>> begin Document text
# AZ Games Workshop Store coming June!



## elpawlo (Apr 22, 2011)

Hey everyone, I'm new to forums so go easy if I've put this in wrong spot but having just moved to Phoenix I can confirm a Games Workshop store is opening in Scottsdale AZ in June. Hopefully useful news for lots of table top gamers out there. I know I'm looking forward to it's arrival for promised vast selection, awesome terrain to use and meeting fellow gamers. This was confirmed by GW HQ.


----------



## Purge the Heretic (Jul 9, 2009)

There already was one for a short time in Arizona Mills, way too close to an established independant in the area. I remember picking up bitz orders there...so quite some time ago, lol.

Glad to see we are getting another although I'm living in utah atm. Hopefully it means more people will be into the hobby if I ever make it back home.


----------



## elpawlo (Apr 22, 2011)
>> end Document text
> [Instructions]:
(1) Repeat, unchanged, the stretch of the records from the line containing "What is the measurable" through the last line of the records.
(2) Resume the forum thread about the Games Workshop store opening in Arizona, picking up where it stops.
>> begin Provided entries
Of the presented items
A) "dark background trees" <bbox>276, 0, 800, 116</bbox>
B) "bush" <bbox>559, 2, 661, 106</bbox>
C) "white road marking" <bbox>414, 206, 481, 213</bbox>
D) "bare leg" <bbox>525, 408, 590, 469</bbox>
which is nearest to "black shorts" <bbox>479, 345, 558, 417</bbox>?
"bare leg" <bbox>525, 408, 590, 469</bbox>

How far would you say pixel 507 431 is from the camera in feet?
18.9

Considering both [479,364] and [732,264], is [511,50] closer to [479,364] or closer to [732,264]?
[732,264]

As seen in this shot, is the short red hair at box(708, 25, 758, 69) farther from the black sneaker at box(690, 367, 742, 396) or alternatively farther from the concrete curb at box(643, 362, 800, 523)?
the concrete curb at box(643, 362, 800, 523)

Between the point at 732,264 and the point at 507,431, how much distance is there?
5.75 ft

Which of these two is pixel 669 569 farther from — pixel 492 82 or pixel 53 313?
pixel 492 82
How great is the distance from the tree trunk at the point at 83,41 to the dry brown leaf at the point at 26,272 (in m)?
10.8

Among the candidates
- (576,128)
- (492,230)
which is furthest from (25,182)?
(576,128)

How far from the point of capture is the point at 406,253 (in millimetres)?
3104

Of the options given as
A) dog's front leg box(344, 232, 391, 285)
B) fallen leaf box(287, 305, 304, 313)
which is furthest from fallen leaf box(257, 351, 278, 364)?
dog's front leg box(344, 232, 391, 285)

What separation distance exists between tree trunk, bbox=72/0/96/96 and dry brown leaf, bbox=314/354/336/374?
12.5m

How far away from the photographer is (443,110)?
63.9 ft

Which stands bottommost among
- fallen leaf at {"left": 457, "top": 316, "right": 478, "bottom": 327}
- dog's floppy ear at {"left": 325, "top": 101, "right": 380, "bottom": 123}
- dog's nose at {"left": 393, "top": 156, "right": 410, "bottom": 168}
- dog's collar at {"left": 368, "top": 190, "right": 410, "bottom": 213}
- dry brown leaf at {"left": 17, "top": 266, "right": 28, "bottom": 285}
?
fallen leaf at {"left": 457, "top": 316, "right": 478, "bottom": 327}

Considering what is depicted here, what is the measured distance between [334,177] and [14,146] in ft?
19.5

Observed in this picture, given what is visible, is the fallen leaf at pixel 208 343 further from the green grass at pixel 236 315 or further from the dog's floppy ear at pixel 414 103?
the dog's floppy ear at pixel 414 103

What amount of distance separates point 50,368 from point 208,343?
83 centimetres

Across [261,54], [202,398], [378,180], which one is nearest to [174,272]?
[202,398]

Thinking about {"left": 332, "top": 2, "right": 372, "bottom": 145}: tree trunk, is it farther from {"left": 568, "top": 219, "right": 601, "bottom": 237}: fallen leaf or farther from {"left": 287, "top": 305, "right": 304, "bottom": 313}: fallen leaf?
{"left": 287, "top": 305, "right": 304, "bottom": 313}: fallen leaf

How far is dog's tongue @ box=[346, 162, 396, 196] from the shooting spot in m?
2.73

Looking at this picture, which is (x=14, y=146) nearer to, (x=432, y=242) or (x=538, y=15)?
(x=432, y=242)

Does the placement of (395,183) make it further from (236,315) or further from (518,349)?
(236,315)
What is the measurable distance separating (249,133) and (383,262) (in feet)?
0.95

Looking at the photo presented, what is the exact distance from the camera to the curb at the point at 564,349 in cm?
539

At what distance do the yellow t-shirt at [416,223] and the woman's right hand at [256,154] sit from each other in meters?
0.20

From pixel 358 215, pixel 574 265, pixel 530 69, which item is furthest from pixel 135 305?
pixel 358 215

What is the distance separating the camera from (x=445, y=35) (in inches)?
>> end Provided entries
> [Task-by-task answers]:
(1)
What is the measurable distance separating (249,133) and (383,262) (in feet)?
0.95

Looking at the photo presented, what is the exact distance from the camera to the curb at the point at 564,349 in cm?
539

At what distance do the yellow t-shirt at [416,223] and the woman's right hand at [256,154] sit from each other in meters?
0.20

From pixel 358 215, pixel 574 265, pixel 530 69, which item is furthest from pixel 135 305?
pixel 358 215

What is the distance separating the camera from (x=445, y=35) (in inches)?

(2)
*AZ game stores*

I couldn't agree more! The more places promoting table top gaming the better and sounds like a location in Scottsdale is a better move than previous store. Be nice addition of terrain tables to existing mix, extra events and more choice for new and existing fans! 

Just to add, new stores opening in Denver and Orlando if that is useful to anyone.

Looking forward to a full selection of GW lines in one place for a change, Roll on the June opening.


----------



## elpawlo (Apr 22, 2011)

elpawlo said:


> I couldn't agree more! The more places promoting table top gaming the better and sounds like a location in Scottsdale is a better move than previous store. Be nice addition of terrain tables to existing mix, extra events and more choice for new and existing fans!
> 
> Just to add, new stores opening in Denver and Orlando if that is useful to anyone.
> 
> Looking forward to a full selection of GW lines in one place for a change, Roll on the June opening.


One more thing.......
Anybody know what this secret project GW is keeping under wraps to unveil end of May? GW staff all calling it THE GAMECHANGER. They say the very mention could get them fired. Damn shame we won't have a store till June cos that is one launch I want to go see!!!!!!!!!!!!!!!! I guess I can wait for June

Damn sorry guys, can't seem to add this on to above which is what I tried to do


----------



## BearingTheWord (Feb 8, 2010)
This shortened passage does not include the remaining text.